Dois vídeos entre os mais vistos no Brasil em canais de extrema direita na última semana de dezembro continham desinformação sobre as mudanças climáticas. Valem-se de uma técnica para negar a crise climática: apontar eventos extremos de frio para desacreditar o aquecimento global. “O nome disse é pseudociência intencional, e veio para ficar”, afirma o cientista Ricardo Galvão, agora presidente do Conselho Nacional de Desenvolvimento Científico e Tecnológico (CNPQ). O InfoAmazonia detalha a narrativa desses conteúdos e conversa com especialistas sobre essa prática de desinformação.
📙 Cultura
Desprotegidos durante a pandemia, técnicos da cultura pedem à ministra Margareth Menezes ações para garantir direitos trabalhistas e proteção à categoria, como um salário mínimo e fim do trabalho informal.

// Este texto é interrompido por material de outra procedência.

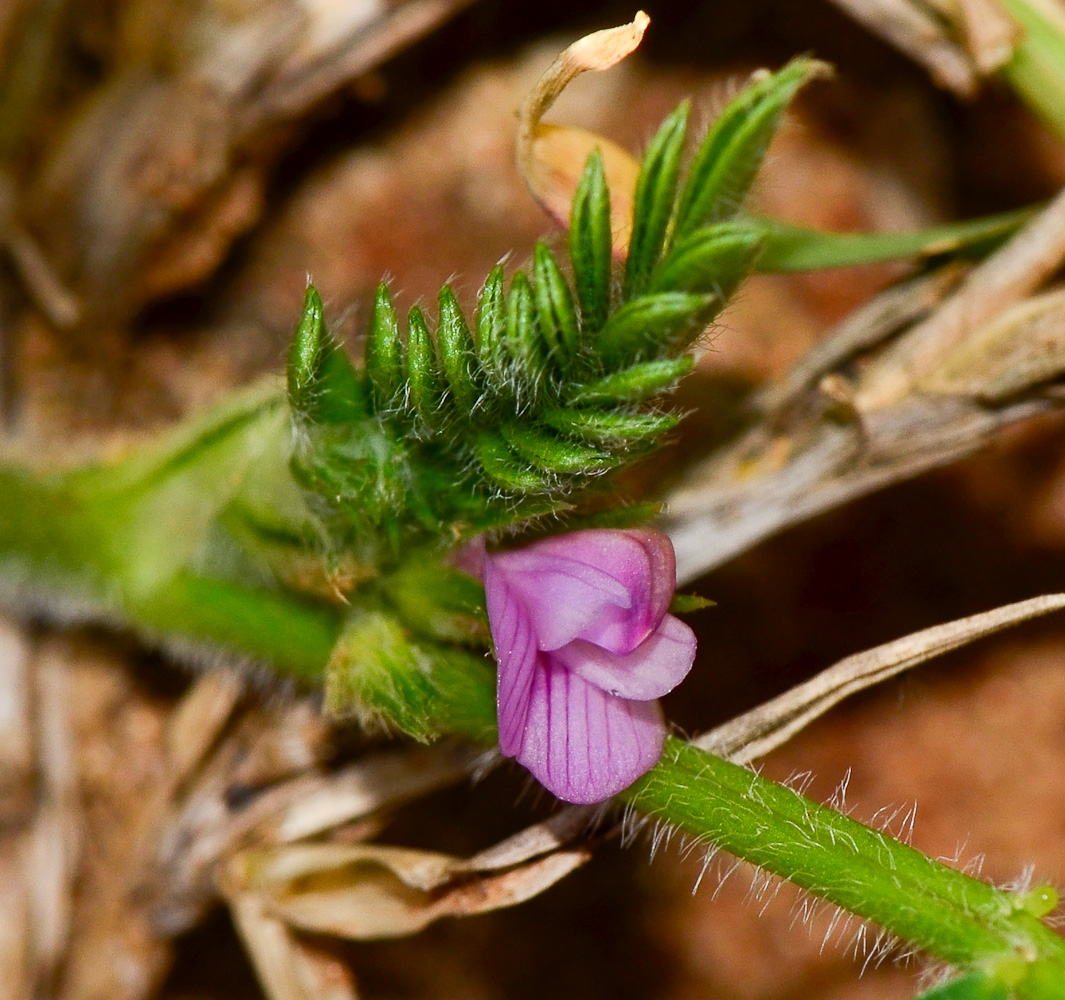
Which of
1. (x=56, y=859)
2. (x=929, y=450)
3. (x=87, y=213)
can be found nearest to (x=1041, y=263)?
(x=929, y=450)

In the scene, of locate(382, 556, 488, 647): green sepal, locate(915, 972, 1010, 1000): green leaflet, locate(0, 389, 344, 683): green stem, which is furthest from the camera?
locate(0, 389, 344, 683): green stem

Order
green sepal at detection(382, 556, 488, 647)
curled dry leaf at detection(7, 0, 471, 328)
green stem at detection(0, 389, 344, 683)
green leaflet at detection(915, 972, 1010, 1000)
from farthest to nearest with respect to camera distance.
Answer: curled dry leaf at detection(7, 0, 471, 328)
green stem at detection(0, 389, 344, 683)
green sepal at detection(382, 556, 488, 647)
green leaflet at detection(915, 972, 1010, 1000)

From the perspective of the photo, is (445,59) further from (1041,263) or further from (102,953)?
(102,953)

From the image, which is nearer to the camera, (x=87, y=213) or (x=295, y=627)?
(x=295, y=627)

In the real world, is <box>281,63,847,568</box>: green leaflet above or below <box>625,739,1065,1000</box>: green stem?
above

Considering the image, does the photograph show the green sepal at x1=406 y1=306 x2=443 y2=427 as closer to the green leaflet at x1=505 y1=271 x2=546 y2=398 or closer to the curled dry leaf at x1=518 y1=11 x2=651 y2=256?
the green leaflet at x1=505 y1=271 x2=546 y2=398

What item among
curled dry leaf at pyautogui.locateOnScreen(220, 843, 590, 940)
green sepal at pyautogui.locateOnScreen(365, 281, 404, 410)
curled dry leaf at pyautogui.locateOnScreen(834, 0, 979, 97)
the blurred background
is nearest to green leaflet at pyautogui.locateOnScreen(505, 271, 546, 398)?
green sepal at pyautogui.locateOnScreen(365, 281, 404, 410)

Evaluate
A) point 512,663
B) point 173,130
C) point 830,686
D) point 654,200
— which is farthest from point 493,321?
point 173,130

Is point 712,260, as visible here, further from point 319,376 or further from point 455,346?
point 319,376
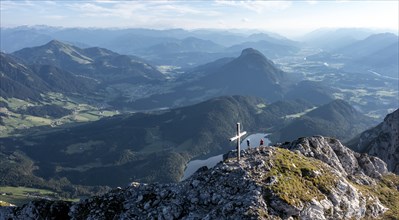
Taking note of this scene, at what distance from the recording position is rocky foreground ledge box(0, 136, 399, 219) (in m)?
44.2

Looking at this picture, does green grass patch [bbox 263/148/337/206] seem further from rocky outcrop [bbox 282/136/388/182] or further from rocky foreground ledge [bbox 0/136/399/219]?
rocky outcrop [bbox 282/136/388/182]

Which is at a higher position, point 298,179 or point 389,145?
point 298,179

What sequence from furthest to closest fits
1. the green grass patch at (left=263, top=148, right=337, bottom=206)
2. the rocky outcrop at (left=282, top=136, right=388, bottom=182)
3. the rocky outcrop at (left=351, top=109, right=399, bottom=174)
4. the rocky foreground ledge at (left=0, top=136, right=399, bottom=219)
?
the rocky outcrop at (left=351, top=109, right=399, bottom=174) → the rocky outcrop at (left=282, top=136, right=388, bottom=182) → the green grass patch at (left=263, top=148, right=337, bottom=206) → the rocky foreground ledge at (left=0, top=136, right=399, bottom=219)

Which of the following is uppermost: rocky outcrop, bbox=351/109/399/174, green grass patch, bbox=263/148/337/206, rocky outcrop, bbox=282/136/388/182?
green grass patch, bbox=263/148/337/206

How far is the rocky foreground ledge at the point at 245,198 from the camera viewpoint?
1742 inches

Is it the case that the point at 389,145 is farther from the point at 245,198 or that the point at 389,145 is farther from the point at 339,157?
the point at 245,198

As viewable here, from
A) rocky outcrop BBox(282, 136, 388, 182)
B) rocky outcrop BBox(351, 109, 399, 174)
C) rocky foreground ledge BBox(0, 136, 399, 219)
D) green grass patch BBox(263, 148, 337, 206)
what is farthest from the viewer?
rocky outcrop BBox(351, 109, 399, 174)

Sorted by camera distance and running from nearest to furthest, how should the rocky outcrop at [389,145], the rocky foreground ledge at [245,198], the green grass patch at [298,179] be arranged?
the rocky foreground ledge at [245,198]
the green grass patch at [298,179]
the rocky outcrop at [389,145]

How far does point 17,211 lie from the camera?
2296 inches

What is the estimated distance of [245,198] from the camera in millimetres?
43969

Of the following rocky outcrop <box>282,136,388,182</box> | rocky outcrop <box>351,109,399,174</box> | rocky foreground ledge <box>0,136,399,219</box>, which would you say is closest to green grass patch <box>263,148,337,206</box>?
rocky foreground ledge <box>0,136,399,219</box>

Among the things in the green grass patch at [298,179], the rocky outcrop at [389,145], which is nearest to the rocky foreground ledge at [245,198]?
the green grass patch at [298,179]

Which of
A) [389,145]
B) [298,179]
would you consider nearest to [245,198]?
[298,179]

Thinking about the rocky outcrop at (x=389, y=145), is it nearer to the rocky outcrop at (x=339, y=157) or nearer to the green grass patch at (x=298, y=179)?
the rocky outcrop at (x=339, y=157)
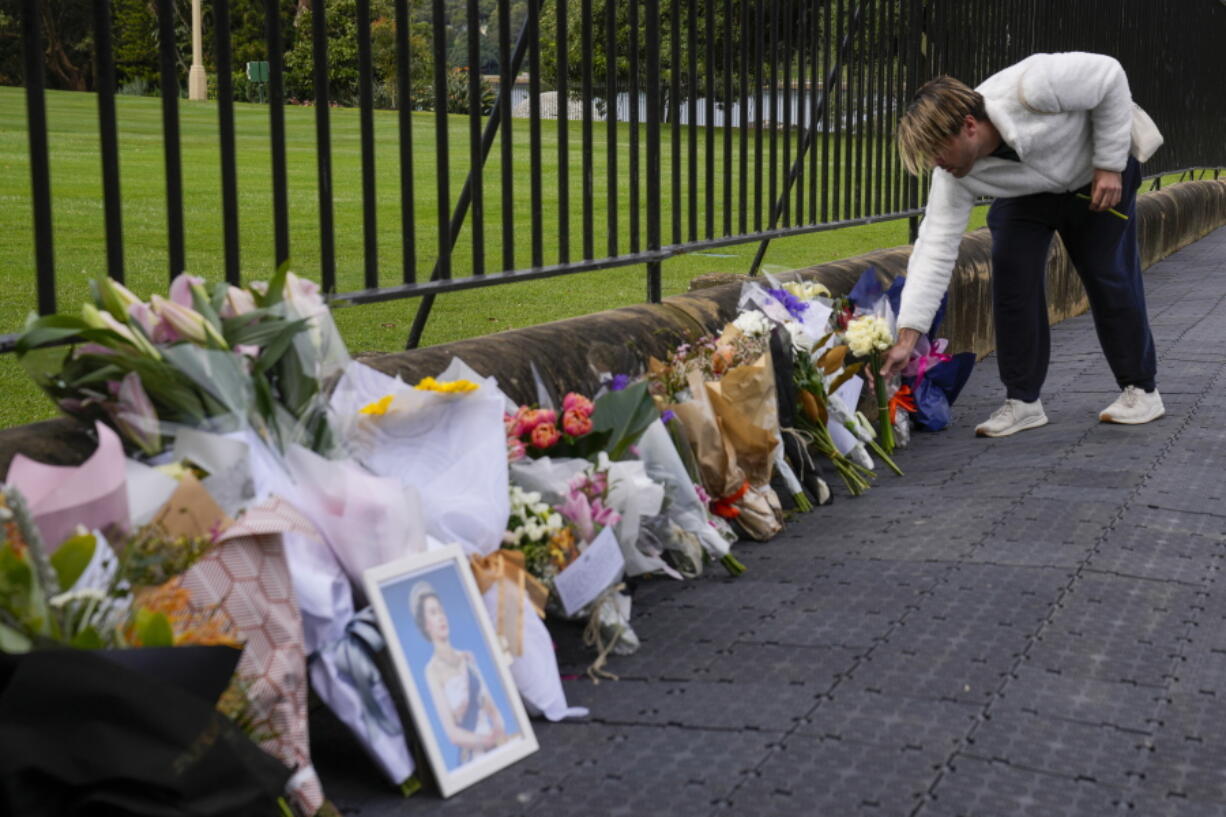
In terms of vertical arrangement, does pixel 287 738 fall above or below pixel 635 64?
below

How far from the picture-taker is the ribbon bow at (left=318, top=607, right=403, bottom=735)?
8.83 feet

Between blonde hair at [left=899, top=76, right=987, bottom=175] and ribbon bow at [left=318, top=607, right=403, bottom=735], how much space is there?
3.38 metres

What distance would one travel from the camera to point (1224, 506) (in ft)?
15.2

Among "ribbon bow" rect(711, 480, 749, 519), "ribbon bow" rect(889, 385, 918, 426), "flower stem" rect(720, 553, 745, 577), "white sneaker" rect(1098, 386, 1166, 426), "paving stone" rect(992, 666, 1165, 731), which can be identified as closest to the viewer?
"paving stone" rect(992, 666, 1165, 731)

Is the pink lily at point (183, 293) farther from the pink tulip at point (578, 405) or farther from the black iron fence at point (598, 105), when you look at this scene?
the pink tulip at point (578, 405)

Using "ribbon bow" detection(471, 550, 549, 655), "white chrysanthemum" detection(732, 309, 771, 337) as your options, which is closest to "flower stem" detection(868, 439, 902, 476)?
"white chrysanthemum" detection(732, 309, 771, 337)

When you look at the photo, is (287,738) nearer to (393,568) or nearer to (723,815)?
(393,568)

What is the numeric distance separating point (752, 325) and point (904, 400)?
57.6 inches

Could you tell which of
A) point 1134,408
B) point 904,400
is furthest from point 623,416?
point 1134,408

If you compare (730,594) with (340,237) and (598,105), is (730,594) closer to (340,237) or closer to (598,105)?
(598,105)

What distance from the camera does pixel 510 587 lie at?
120 inches

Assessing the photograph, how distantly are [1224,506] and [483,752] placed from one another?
276 cm

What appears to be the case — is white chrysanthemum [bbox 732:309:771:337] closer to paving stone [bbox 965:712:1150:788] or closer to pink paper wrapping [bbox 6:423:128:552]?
paving stone [bbox 965:712:1150:788]

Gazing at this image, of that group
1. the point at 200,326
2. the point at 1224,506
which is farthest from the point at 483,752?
the point at 1224,506
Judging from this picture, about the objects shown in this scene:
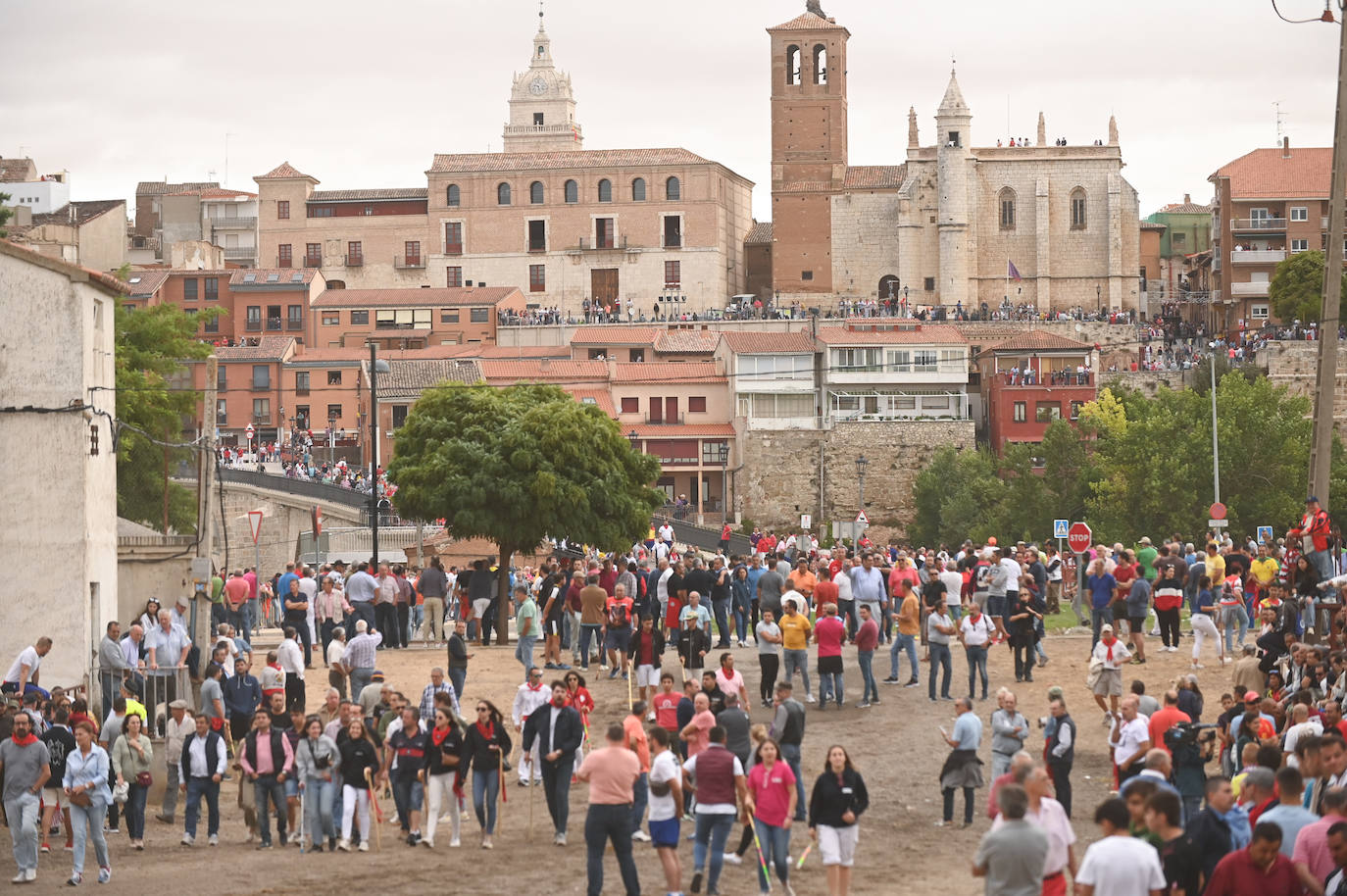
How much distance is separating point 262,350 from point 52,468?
64010 mm

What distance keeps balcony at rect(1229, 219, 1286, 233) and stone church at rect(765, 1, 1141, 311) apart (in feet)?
16.3

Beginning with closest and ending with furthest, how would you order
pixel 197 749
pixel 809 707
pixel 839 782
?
pixel 839 782
pixel 197 749
pixel 809 707

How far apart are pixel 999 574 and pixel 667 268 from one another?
79.1 metres

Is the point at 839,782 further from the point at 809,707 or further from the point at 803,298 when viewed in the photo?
the point at 803,298

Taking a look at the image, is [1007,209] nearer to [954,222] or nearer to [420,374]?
[954,222]

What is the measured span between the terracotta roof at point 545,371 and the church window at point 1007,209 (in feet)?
85.8

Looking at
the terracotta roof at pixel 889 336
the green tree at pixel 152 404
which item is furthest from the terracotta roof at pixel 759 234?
the green tree at pixel 152 404

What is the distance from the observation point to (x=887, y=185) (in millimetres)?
101062

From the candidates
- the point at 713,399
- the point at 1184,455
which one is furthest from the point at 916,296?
the point at 1184,455

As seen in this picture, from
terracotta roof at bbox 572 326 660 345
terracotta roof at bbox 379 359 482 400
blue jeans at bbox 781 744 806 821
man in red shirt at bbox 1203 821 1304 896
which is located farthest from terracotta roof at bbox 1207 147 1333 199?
man in red shirt at bbox 1203 821 1304 896

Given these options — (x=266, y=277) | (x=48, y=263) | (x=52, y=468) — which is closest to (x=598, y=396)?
(x=266, y=277)

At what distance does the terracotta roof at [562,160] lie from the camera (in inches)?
4134

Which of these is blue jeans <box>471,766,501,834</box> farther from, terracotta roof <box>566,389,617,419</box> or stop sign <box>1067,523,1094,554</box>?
terracotta roof <box>566,389,617,419</box>

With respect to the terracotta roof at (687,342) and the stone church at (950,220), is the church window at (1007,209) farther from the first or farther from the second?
the terracotta roof at (687,342)
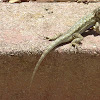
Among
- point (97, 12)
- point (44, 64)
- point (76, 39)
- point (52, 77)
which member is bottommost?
point (52, 77)

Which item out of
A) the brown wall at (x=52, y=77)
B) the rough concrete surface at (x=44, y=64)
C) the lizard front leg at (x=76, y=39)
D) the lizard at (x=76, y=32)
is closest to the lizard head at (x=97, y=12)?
the lizard at (x=76, y=32)

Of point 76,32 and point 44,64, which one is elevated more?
point 76,32

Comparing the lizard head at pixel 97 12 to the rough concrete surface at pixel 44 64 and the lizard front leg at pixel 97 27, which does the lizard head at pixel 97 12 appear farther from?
the rough concrete surface at pixel 44 64

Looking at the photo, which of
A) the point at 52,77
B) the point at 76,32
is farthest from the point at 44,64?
the point at 76,32

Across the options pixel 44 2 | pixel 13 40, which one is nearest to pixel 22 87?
pixel 13 40

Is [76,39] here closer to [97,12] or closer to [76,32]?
[76,32]

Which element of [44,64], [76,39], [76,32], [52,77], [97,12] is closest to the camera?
[44,64]
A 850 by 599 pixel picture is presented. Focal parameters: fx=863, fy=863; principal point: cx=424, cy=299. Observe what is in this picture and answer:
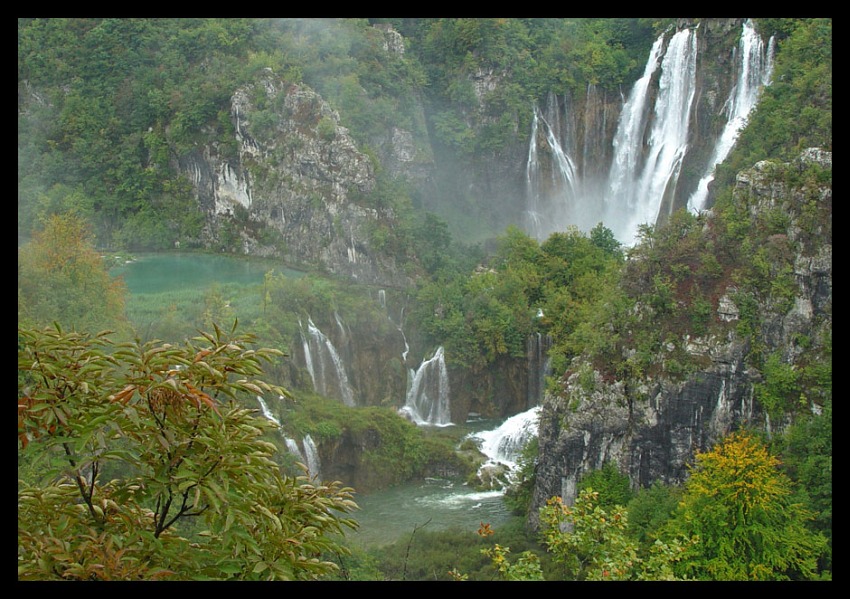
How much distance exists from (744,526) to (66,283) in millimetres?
15975

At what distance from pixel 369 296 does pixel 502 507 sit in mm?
11249

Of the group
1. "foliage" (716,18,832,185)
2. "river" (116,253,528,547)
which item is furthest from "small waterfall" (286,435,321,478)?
"foliage" (716,18,832,185)

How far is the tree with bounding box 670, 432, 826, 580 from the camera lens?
14.8 metres

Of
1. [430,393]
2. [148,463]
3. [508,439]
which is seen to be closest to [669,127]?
[430,393]

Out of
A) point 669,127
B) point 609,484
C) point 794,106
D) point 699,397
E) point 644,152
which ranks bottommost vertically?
point 609,484

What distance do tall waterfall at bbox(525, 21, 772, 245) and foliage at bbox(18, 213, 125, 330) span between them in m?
20.4

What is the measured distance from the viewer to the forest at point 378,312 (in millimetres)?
4977

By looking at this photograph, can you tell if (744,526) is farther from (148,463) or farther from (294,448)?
(148,463)

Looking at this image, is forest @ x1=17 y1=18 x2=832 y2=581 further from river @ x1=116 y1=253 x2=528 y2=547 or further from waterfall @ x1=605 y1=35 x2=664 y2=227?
waterfall @ x1=605 y1=35 x2=664 y2=227

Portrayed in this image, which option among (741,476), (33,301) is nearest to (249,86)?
(33,301)

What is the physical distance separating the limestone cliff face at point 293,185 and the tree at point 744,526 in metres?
19.4

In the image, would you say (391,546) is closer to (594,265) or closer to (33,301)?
(33,301)

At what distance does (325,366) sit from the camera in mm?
26859

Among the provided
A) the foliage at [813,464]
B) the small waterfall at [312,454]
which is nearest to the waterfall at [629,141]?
the small waterfall at [312,454]
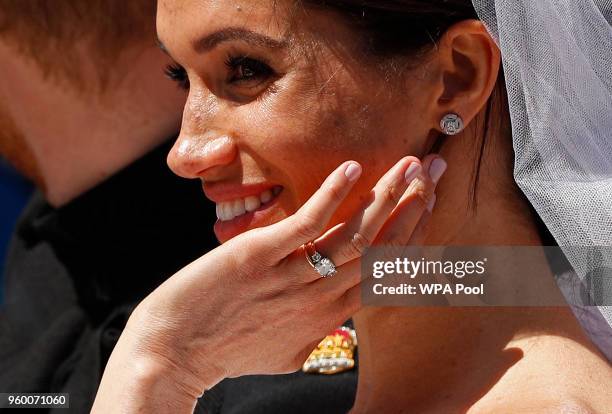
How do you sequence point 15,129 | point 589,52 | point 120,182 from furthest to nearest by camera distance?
1. point 15,129
2. point 120,182
3. point 589,52

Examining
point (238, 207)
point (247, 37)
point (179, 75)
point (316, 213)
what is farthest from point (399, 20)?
point (179, 75)

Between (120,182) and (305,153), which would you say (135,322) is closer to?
(305,153)

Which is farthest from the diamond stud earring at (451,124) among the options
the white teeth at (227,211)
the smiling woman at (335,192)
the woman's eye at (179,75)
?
the woman's eye at (179,75)

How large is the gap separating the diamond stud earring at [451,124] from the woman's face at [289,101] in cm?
3

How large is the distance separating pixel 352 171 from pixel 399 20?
292 mm

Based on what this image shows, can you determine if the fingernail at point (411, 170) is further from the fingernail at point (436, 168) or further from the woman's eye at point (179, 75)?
the woman's eye at point (179, 75)

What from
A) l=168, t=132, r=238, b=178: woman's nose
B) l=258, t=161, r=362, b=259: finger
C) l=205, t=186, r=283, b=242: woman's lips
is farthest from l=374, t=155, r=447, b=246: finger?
l=168, t=132, r=238, b=178: woman's nose

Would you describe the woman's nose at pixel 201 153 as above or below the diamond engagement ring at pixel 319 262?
above

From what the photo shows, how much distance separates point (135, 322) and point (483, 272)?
710mm

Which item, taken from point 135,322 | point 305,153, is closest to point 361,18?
point 305,153

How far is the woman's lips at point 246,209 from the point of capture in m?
2.12

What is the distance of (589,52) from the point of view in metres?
1.95

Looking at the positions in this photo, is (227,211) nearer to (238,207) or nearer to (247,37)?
(238,207)

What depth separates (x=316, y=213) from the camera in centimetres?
196
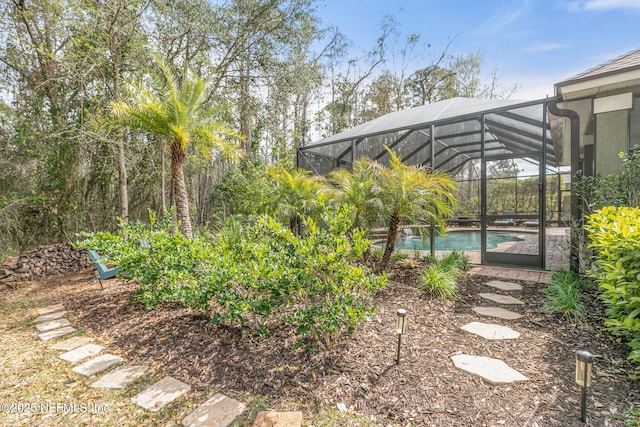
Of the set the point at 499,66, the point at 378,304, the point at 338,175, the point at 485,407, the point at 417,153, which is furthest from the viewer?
the point at 499,66

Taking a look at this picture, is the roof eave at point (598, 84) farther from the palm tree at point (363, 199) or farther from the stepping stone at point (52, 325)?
the stepping stone at point (52, 325)

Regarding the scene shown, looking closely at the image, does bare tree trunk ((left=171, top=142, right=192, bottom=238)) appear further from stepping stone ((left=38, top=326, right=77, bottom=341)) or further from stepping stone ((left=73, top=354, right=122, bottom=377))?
stepping stone ((left=73, top=354, right=122, bottom=377))

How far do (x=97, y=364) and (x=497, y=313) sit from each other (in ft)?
14.8

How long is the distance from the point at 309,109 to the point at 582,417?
17.0m

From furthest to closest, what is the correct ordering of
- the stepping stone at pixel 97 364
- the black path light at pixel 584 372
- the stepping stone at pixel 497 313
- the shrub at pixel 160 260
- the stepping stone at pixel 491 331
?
the stepping stone at pixel 497 313
the shrub at pixel 160 260
the stepping stone at pixel 491 331
the stepping stone at pixel 97 364
the black path light at pixel 584 372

A informalidade atinge 37% dos trabalhadores da economia criativa, segundo boletim do Observatório Itaú Cultural, e a disparidade de remuneração é agravada quando são feitos os recortes de raça e gênero. O Nonada lista as reivindicações do grupo.
Envolto em polêmicas, o ensaio biográfico no Brasil já foi atacado por celebridades e chegou até em julgamento no Supremo Tribunal Federal. É nesse emaranhado que Lira Neto e Ruy Castro, escritores, jornalistas e biógrafos, preenchem a lacuna teórica para o gênero. O primeiro com o livro “A Arte da Biografia”, e o segundo com “A Vida por Escrito: Ciência e Arte da BGiografia”. Os autores buscam responder a perguntas como “o que é uma biografia?” ou “como escolher o biografado?”. A Quatro Cinco Um resenha os dois livros em conjunto, construindo um perfil do ensaio biográfico.
🎧 Podcast
A lei que inclui história e cultura afro-brasileira e africana no currículo da educação básica completa 20 anos, mas ainda há muitos desafios para que o tema seja de fato aplicado no dia a dia das escolas. No episódio “O que é a Lei 10.639?”, o Papo Preto, produção da Alma Preta, conversa com Graça Gonçalves, professora da Faculdade de Educação da Universidade Federal Fluminense para fazer o balanço da legislação. “Desde a abolição, a bandeira da educação foi uma das principais lutas do movimento negro. Ela vai sendo alcançada aos poucos com o ingresso das pessoas na escola, mas rapidamente se percebeu que apenas o ingresso em sala de aula não favorecia a emancipação da população negra, porque a escola tem em seu histórico a impermeabilidade às questões e anseios do povo negro”, analisa Gonçalves.
👩🏽💻 Tecnologia
Aprovada em abril de 2022 pela União Europeia, a Digital Services Act (DSA) é o primeiro marco regulatório para redes sociais e plataformas digitais. O texto, acompanhado por acadêmicos, pesquisadores, parlamentares e jornalistas ao redor do mundo, pode servir de inspiração para o governo Lula, que já deu indícios de que fará a regulação neste mandato. O Núcleo explica todo o processo de aprovação da DSA e suas diretrizes. Para a pesquisadora Bruna Santos, a mensagem da legislação europeia é de criar instâncias capazes de supervisionar os serviços.